CSV, XML, and JSON: A Total Beginner's Primer
06 Nov 2018
CSV, XML, and JSON. All 3 are incredibly common file formats for transferring text data between computers, particularly over the internet. But what’s the difference, and when should you use each one?
(Programmers and Salesforce business analysts: you’ll want to know this!)
XML & JSON are for lists of lists. CSVs are for tables.
That’s a painful oversimplification, but I think it’s a good start if you’re completely new to the concepts.
Keep an eye out for a separate blog post teaching you the basics of reading and writing XML and JSON files (CSV is easy).
Birthday List (XML or JSON)
Let’s say you maintain a list of your best friends to facilitate buying them birthday presents (that’s nice of you).
You will want to write down a few facts about each friend that help you remember what they like.
The “facts” that influence your birthday presents for each friend will be different, because every friend’s life is different.

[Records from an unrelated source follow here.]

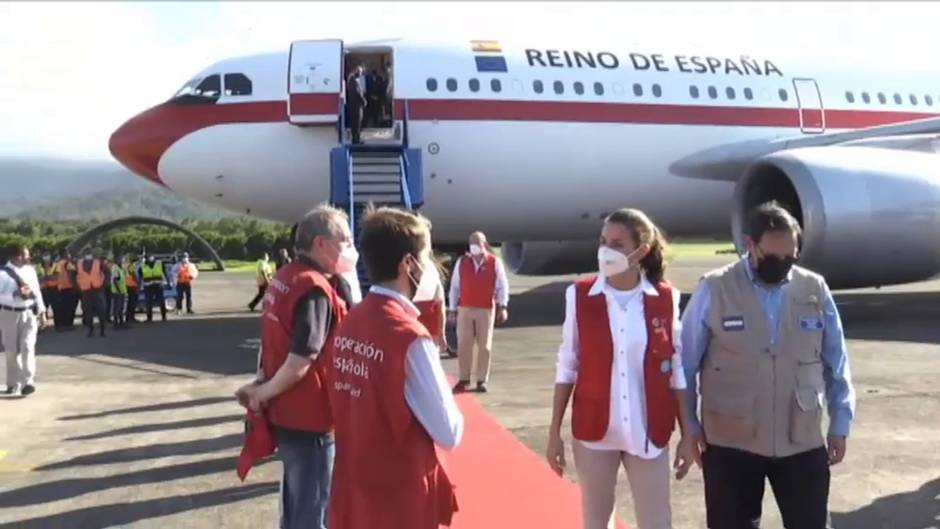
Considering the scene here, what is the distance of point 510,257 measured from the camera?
19.7m

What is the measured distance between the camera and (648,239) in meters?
3.92

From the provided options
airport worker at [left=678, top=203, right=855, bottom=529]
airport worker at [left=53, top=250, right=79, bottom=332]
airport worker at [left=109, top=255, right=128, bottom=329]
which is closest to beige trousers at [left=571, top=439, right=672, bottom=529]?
airport worker at [left=678, top=203, right=855, bottom=529]

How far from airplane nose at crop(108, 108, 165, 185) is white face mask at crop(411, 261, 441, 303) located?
1193 centimetres

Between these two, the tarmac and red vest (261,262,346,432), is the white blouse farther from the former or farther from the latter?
the tarmac

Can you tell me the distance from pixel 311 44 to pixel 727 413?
38.0 ft

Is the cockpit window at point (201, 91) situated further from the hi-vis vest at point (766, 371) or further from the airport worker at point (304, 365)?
the hi-vis vest at point (766, 371)

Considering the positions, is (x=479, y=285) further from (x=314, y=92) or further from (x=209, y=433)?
(x=314, y=92)

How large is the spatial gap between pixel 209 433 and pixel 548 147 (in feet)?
27.7

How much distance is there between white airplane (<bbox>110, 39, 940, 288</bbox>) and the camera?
1382 centimetres

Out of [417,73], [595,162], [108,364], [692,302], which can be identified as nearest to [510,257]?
[595,162]

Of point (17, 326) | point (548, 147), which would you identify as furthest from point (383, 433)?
point (548, 147)

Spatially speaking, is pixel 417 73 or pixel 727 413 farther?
pixel 417 73

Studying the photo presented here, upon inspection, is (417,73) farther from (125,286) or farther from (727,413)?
(727,413)

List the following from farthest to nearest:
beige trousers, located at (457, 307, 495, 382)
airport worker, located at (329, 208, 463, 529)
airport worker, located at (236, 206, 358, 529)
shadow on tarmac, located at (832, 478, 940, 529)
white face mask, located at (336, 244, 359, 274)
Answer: beige trousers, located at (457, 307, 495, 382) < shadow on tarmac, located at (832, 478, 940, 529) < white face mask, located at (336, 244, 359, 274) < airport worker, located at (236, 206, 358, 529) < airport worker, located at (329, 208, 463, 529)
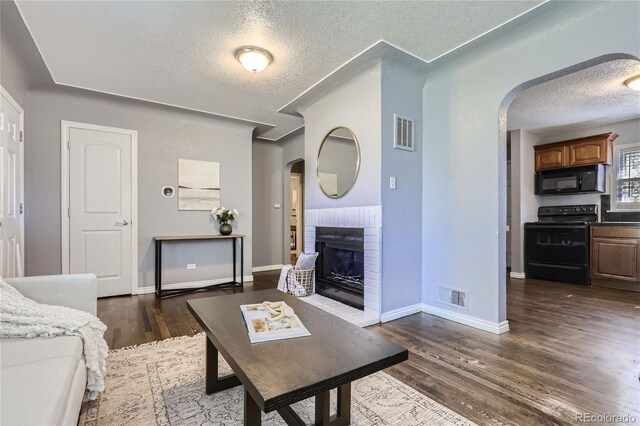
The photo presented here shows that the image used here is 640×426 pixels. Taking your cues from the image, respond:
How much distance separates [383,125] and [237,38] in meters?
1.52

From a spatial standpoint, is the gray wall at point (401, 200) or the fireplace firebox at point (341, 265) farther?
the fireplace firebox at point (341, 265)

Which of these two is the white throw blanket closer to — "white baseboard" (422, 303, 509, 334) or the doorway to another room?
"white baseboard" (422, 303, 509, 334)

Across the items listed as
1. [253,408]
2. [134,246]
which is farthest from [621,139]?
[134,246]

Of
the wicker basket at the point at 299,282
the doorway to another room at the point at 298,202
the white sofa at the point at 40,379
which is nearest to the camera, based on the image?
the white sofa at the point at 40,379

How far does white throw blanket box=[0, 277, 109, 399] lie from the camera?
4.68ft

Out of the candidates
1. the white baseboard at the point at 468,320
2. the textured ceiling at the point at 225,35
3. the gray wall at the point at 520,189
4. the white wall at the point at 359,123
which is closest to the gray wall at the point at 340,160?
the white wall at the point at 359,123

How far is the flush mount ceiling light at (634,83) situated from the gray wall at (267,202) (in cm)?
503

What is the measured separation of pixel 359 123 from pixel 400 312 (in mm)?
2009

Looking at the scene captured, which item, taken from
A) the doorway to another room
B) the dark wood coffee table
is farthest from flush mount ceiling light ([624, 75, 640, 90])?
the doorway to another room

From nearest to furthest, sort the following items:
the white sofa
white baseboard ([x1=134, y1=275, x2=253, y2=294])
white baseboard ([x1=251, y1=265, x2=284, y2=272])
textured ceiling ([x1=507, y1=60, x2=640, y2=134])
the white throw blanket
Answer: the white sofa < the white throw blanket < textured ceiling ([x1=507, y1=60, x2=640, y2=134]) < white baseboard ([x1=134, y1=275, x2=253, y2=294]) < white baseboard ([x1=251, y1=265, x2=284, y2=272])

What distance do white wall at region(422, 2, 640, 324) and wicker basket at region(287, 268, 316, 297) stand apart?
1.34m

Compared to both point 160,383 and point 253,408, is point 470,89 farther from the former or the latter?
point 160,383

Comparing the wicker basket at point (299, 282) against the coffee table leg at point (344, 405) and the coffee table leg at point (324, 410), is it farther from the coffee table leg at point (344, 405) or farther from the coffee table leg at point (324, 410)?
the coffee table leg at point (324, 410)

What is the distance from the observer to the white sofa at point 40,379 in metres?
0.92
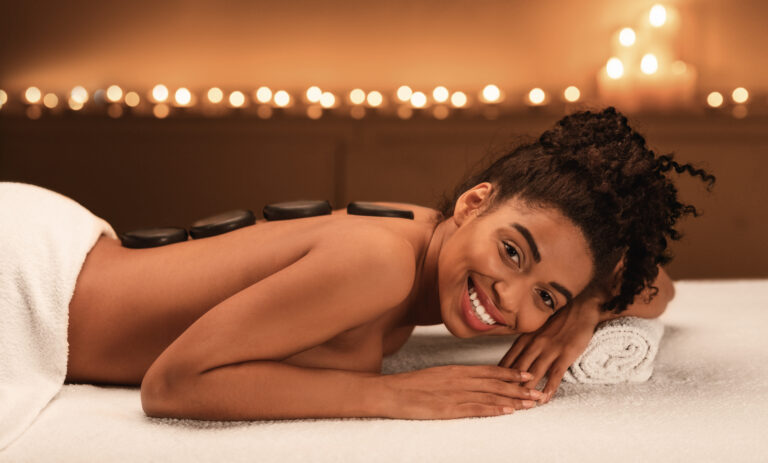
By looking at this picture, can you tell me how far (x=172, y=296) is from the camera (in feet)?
3.42

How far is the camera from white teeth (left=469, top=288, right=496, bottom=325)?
0.98 metres

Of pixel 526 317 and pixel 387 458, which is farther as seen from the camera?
pixel 526 317

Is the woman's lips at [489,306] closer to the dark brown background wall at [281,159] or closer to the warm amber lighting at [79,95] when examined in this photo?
the dark brown background wall at [281,159]

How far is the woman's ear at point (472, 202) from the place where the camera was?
1.05 metres

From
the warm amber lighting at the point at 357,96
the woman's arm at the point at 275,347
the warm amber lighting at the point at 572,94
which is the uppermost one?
the warm amber lighting at the point at 572,94

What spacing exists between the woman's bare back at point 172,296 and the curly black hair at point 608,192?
18 centimetres

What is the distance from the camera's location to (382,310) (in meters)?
0.94

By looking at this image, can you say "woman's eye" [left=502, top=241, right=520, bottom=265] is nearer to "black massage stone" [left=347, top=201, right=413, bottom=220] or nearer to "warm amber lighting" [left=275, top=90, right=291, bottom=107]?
"black massage stone" [left=347, top=201, right=413, bottom=220]

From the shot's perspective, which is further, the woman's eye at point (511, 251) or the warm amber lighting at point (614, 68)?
the warm amber lighting at point (614, 68)

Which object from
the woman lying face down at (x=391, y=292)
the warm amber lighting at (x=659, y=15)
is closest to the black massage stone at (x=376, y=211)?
the woman lying face down at (x=391, y=292)

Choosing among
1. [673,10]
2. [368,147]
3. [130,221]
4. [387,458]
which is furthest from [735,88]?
[387,458]

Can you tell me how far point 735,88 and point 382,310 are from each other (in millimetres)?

For example, you might write:
- Uwe
- Bday: Nov. 8
- Kids:
- Johnny (4)
- Matilda (2)
- Collection: cat memes
- Dan
- Bday: Jan. 27
- Food:
- wine
- pickles
- Ridhi
- Bday: Sep. 16
- Collection: frogs
- Hani
- Bday: Apr. 9
- Job: nurse
- Gift: help / babysitter
- Kids: Lee (8)
Uwe and Hani have kids, but Dan and Ridhi don’t. Uwe and Ridhi collect things, but the Dan and Hani don’t. Dan’s a foodie. Hani is busy with her job and aging parents and kid and doesn’t want things; she wants free time. But … if you’re busy, you might be able to get away with a coffee mug with a cute slogan about nurses on it.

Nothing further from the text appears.